While the existence of a five-point gap between Alberta and Saskatchewan should not be taken as evidence that Saskatchewan’s healthcare system is substantially more consumer-friendly than its neighbour’s, the 100-point gap between these provinces and British Columbia or Ontario can confidently be interpreted as evidence of a meaningful disparity in terms of overall consumer-friendliness.
Saskatchewan is one jurisdiction whose results merit special attention. Saskatchewan finishes in the second tier, it has improved significantly since last year when the province finished in last place. This advance is the result of a relative improvement in wait times for several key indicators. Wait times for knee-replacement surgery and cancer radiation therapy are two important indicators in which Saskatchewan showed improved performance.

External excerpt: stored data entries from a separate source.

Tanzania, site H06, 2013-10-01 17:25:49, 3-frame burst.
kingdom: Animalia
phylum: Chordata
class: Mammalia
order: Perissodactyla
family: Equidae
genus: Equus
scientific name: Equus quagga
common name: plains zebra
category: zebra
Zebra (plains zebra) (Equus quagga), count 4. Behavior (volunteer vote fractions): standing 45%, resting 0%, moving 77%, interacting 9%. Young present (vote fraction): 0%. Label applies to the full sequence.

Alberta is another province of particular interest, as it has fallen in the rankings due to increases in wait times. Long waits for cancer radiation therapy, cataract surgery and appointments with specialists following a referral drove down Alberta’s score. The province’s strong performance in the important patient outcomes category prevented the province from falling out of the second tier. However, Alberta’s generally long wait times negatively affected its overall score and prevented Alberta from challenging the top-performing provinces. Alberta finishes in a tie for seventh place in the rankings, bunched closely with several other provinces, but ahead of only PEI and Newfoundland. Alberta’s long wait times are particularly troubling considering that the province’s per capita spending on healthcare is among the highest in the country.
Alberta’s high spending and middling performance reflects a general trend that has emerged in our analysis of the CHCI over the past several years. Historically (including this year), our analysis has not shown a relationship between per capita healthcare spending and the level of consumer-friendliness achieved in the provinces.
This should be taken as evidence that the poor results shown by low-performing provinces are not caused by a low level of healthcare spending, and the problems that exist in these jurisdictions likely cannot be solved simply by throwing money at them.
Clearly, solutions other than simply increasing spending are needed to improve healthcare system performance. This report describes a few reforms that could improve healthcare performance across the country. The following reforms are discussed in this report:
• Move away from global budgets to patientbased funding models
• Co-operate with other jurisdictions in the approval of new medicines
• Introduce means-tested co-payments
Governments across Canada should ensure that their citizens consistently have timely access to excellent healthcare services. All 10 provinces currently fall short of this goal, and we hope this year’s CHCI will help policy-makers and citizens in each province identify areas where there is a need for aggressive reform.